Jack Janasiewicz, NATIXIS IM | Historically, a large portion of the US wealth is concentrated in the hands of a few people. According to data from the Tax Policy Center, about 80% of the capital gains go to the wealthiest 5% of taxpayers. 69% go to the top 1% of taxpayers. Biden’s current proposal calls for those earning more than $1mln to have long term cap gains and qualified dividends be taxed as ordinary income. This would mean a tax increase from 0% -20% (depending on taxpayer’s income) to 39.6% – the current proposal for the top bracket under Biden’s outline. How impactful will this be?

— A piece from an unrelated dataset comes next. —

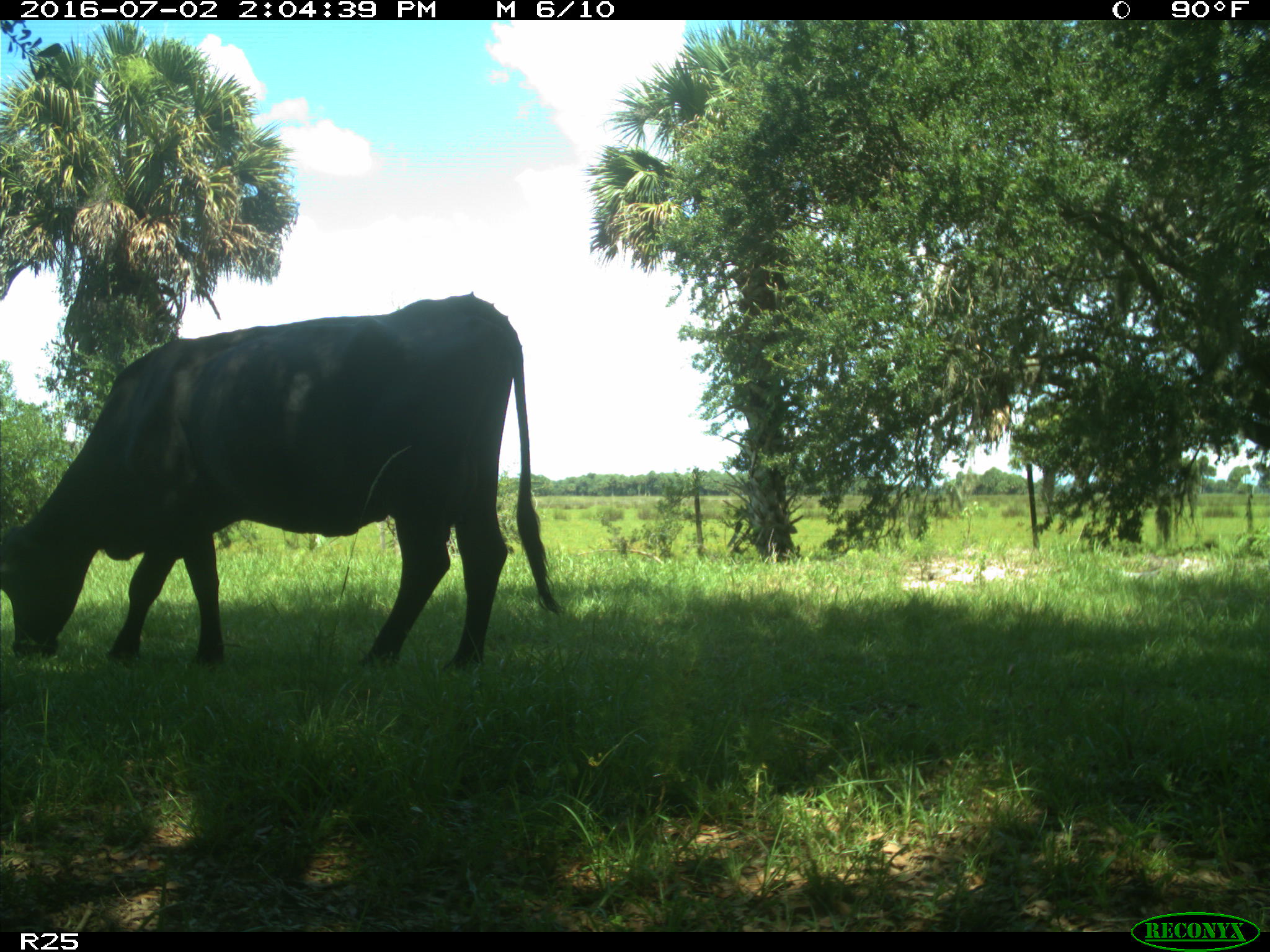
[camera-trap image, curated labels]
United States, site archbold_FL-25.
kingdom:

As you can see from the charts below, the largest generators of revenue from the Biden proposals come from the tax on cap gains as well as the increase to corporate taxes. Comparing this to the revenue generated by the income tax increase, the net increase to revenues from the cap gains hike are huge.
And more importantly, the tax is set to hit the upper class while effectively leaving the middle and lower class unaffected.
The consequences? Because these moves impact the highest of the income earners in the societal structure, it addresses some of the issues associated with social inequalities. And this has become a topic of debate with the recent moves by the Fed to help support the economy: many of those gains accrued to the Wall Street (which tends to favor the upper class) while Main Street continues to struggle to get by. This move would be seen as an attempt to ‘level the playing field’ or have the ‘wealthy pay their fair share’ while not making significant incremental increases to the overall budget deficit – basically, these moves help to pay for the increased spending proposals put forth.
The offset to this: the higher tax rate reduces the incentive to save by reducing the after tax return to savings. Lower domestic savings leads to lower income for America in the future which can then lead to lower output by reducing domestic investment.